Zoba provides demand forecasting and optimization tools to shared mobility companies, from micromobility to car shares and beyond.

A long time ago, in a time zone far far away…

Software engineers have been fighting the never ending battle for the one true representation of time that is simple, clearly defined, and unambiguous. Luckily for Zoba, we have already won half the battle by headquartering in the right time zone.

XKCD: Earth Standard Time

Time is a foundational component of today’s software, especially in distributed services and systems. Despite the fact that computer scientists have been working hard to tame time since the inception of computers, we still have fun challenges like time synchronization, leap seconds, time storage and representation, etc. Whether we will ever be able to conquer time, only time can tell (pun intended).

Although Zoba is a geospatial data science company, we care not only about where an event happens but also when. As a result, handling time series data is central to everything we build.

It is impossible to cover any time-related topic in depth in a single blog post. Each topic is worthy of its own research and already has decades of academic literature on it. In this post I will focus on the niche use cases we have at Zoba and some of the unique challenges we have come across in our work.

Zoba use case

At the heart of Zoba, we process a lot of events from customers and turn them into incredible insights and actions that help customers increase revenue. Our machine learning models continuously extract geospatial and temporal information from time series data.

Since our customers are in time zones that span 19 hours and all output date times that need to be location aware, we have to do a fair amount of time zone conversions.

Zoba offers a suite of intelligence API endpoints and a dashboard for analytics. When querying metrics for a given city, results are computed based on events in the city’s time zone so that they reflect what happened in the city on any given day. This is essential for customers to compare the performance of different cities without having to worry about metrics being cut off at arbitrary day boundaries.
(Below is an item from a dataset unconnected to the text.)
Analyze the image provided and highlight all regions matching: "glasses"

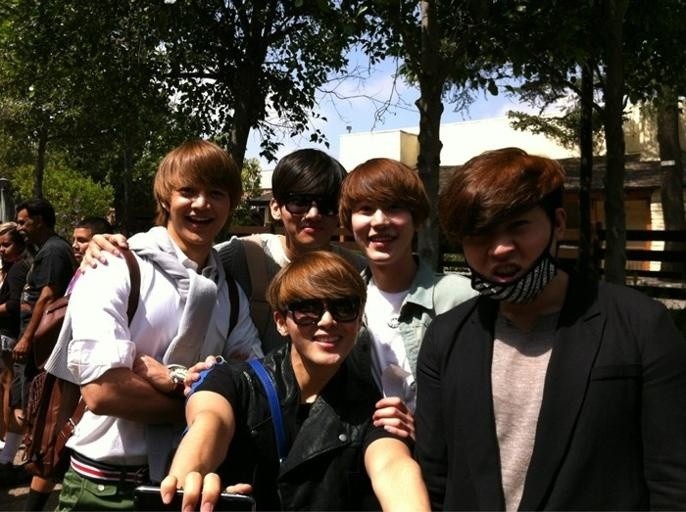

Similarly to analytics, when we schedule tasks that deliver optimization results to customers, the schedule has to be aware of the cities’ time zones. An operations shift that deploys scooters at 5am in Berlin runs at a different time than a shift that goes out at 5am in Austin. A subsequent blog post will elaborate on the unique challenges we faced building such a scheduling system.

Unlike the two use cases above where it is critical to manage time zones correctly but less essential to maximize speed, the third use case requires both. In order to discover patterns in vehicle usage in a city, we group events together by time of week. Time of week is defined as the hours from the beginning of the Monday of that week. There are a total of 168 hours in a week. For example, operators see different fleet usage during the Monday morning rush hour versus on a Sunday morning, but Mondays across multiple consecutive weeks often share similar patterns.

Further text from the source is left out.